Why do Ideas Have to be Big Anyway?

Wanna hear my small idea? No great pitch has ever opened with this line. Big ideas, Moonshot Ideas, Never Been Done Before Ideas (NBDBs) have become the currency of creative companies everywhere. But why do all ideas have to be big anyway?

The short answer is that they don’t. It’s just that in cool, creative industries, we’re allergic to small ideas. Is it because we associate small ideas with the algorithm? Or is it because you can’t charge as much for “small”? Or is it because they don’t get you on the front cover of the magazine?


Small ideas that are big ideas.

But did you know there is this whole other thing called a big, small idea? And these take us pretty far. Take the handle. One of the most important big, small ideas of all time. Discovering sharpened flint as a cutting tool was a breakthrough, but adding a handle? Well that was a small improvement on the ax that magnified our strength by multitudes. Or take the Model T? Moving from a horse to a car was a true innovation, but incremental improvements on the Model T have taken us all the way to a Tesla. 

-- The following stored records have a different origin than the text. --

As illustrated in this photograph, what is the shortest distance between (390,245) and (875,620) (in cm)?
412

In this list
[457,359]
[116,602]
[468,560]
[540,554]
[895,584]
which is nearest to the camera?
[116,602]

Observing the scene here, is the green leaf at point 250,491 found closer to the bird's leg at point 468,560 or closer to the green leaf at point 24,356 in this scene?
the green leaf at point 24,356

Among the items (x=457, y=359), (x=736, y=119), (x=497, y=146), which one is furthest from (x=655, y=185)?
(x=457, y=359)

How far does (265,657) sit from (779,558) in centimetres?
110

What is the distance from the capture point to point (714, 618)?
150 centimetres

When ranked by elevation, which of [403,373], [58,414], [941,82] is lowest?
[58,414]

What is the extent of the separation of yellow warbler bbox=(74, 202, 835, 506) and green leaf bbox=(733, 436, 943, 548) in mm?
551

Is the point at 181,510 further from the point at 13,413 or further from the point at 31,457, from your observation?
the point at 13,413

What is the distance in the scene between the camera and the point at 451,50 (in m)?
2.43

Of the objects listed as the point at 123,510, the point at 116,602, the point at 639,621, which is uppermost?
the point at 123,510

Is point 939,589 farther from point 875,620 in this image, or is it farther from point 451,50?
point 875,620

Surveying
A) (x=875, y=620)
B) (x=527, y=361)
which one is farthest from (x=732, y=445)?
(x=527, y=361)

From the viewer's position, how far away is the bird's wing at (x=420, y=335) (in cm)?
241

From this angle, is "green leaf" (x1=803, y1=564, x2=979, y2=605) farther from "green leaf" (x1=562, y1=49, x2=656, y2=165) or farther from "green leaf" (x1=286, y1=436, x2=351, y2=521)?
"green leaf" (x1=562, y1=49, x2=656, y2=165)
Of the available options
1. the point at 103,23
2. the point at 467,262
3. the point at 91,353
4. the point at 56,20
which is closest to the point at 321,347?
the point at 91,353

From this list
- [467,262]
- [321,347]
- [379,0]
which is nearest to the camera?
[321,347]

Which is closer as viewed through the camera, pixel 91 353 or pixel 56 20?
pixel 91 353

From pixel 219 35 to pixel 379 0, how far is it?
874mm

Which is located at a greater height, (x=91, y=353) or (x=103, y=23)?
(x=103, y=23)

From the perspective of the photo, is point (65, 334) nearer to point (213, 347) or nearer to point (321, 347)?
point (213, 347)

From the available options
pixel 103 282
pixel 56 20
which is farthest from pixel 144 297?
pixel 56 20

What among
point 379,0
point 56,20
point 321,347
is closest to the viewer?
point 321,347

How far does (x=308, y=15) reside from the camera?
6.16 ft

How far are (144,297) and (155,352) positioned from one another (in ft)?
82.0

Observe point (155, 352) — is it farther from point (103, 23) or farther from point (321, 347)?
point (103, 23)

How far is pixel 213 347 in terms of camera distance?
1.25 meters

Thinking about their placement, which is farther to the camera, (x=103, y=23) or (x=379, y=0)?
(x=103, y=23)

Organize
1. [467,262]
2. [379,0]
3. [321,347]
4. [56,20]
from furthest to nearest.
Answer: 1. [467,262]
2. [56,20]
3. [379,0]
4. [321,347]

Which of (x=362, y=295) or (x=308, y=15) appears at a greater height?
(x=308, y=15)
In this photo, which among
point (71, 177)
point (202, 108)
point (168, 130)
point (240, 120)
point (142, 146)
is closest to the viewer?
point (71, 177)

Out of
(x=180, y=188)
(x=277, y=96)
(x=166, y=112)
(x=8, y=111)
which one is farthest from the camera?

When impact exceeds effort.

There’s nothing more satisfying than solving a problem in the smallest possible way. When your impact far exceeds the effort put in. I once worked for a high end beauty store that had an intimidation problem. It was so fancy, so beautifully and cleanly designed that when people walked in the door they were scared to touch anything. We need a “big idea,” they said. It turns out they needed a table. Because when you walk into an intimidating space, being able to browse a table immediately gives you something to do. A few years later, I worked on a project for the Obama White House tackling bullying of APOC children. We were going to launch the new frontier of anti-bullying ideas. But we didn’t. Because the most impactful start to this initiative was simply taking all the amazing resources that currently existed and translating them into the languages spoken at home. A handle? A table? Getting the right information into the right language? All big, small ideas.

Knowing the difference between a big idea and a small idea may be the most underutilized skill in the creative industry, at great cost to our bottom lines and our weekends. Because when you’re always chasing the big, you're always in the land of high risk and high investment. Why go through all that if you don’t have to? 


“DISCOVER” and “DEVELOP” ideas?

Evolutionary psychologists actually credit our exceptionalism with our ability to think in both big and small ways. Except they don’t talk about it in terms of big and small (which makes small, well…small), but rather a DISCOVER and a DEVELOPMENT mindset.* You need to discover new resources, but then you need to develop them to unlock their full potential. Perhaps our allergy to small thinking is as simple as a language problem? “DISCOVER” and “DEVELOP” ideas anyone?

Regardless of what we call them. We need both. To balance out the gravitational pull of the big, perhaps the most provocative thing we can do is to seek out the small? Or as they say in the weightlifting world to balance out the big torso, “don’t forget leg day.”